Material for this task START
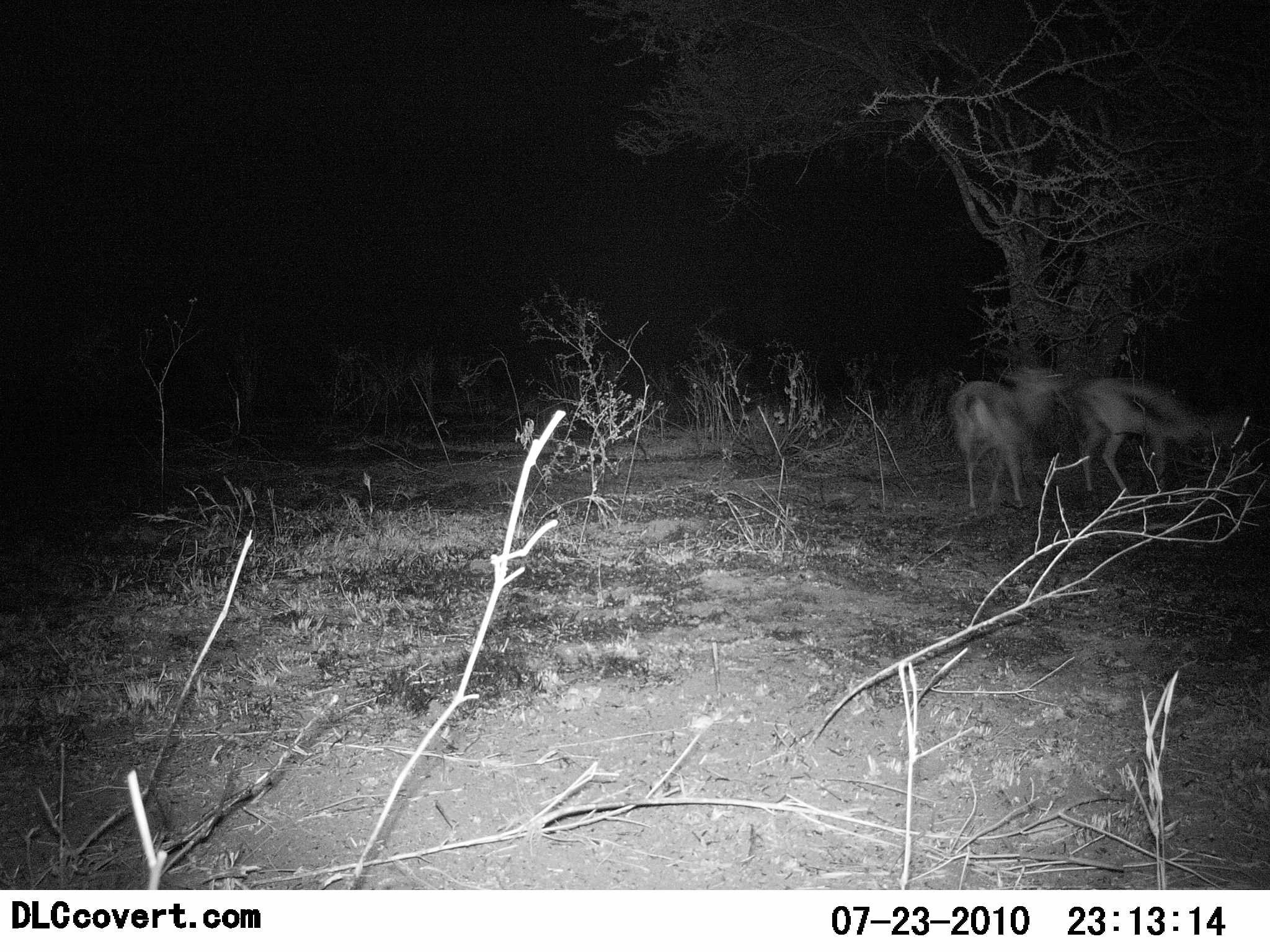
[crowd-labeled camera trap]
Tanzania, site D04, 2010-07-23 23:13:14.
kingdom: Animalia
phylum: Chordata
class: Mammalia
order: Artiodactyla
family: Bovidae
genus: Eudorcas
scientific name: Eudorcas thomsonii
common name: thomson's gazelle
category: gazellethomsons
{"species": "gazellethomsons (thomson's gazelle) (Eudorcas thomsonii)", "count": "2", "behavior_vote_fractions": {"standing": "25%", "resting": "0%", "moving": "67%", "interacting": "8%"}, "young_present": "8%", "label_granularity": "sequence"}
Material for this task END
All the lines that hold the word "Eudorcas" must appear in the answer, copied from the records.

genus: Eudorcas
scientific name: Eudorcas thomsonii
{"species": "gazellethomsons (thomson's gazelle) (Eudorcas thomsonii)", "count": "2", "behavior_vote_fractions": {"standing": "25%", "resting": "0%", "moving": "67%", "interacting": "8%"}, "young_present": "8%", "label_granularity": "sequence"}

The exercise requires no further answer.